▸ 目標:
次の一覧を一字一句変えずに書き写せ。画像は答えに含めないこと。

**** 元資料 ****

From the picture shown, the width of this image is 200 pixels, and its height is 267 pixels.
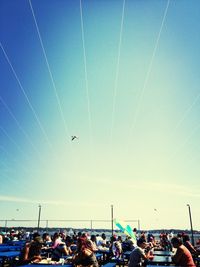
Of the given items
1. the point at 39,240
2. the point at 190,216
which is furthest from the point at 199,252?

****

▸ この課題の解答:
From the picture shown, the width of this image is 200 pixels, and its height is 267 pixels.
Of the given items
1. the point at 39,240
2. the point at 190,216
which is furthest from the point at 199,252?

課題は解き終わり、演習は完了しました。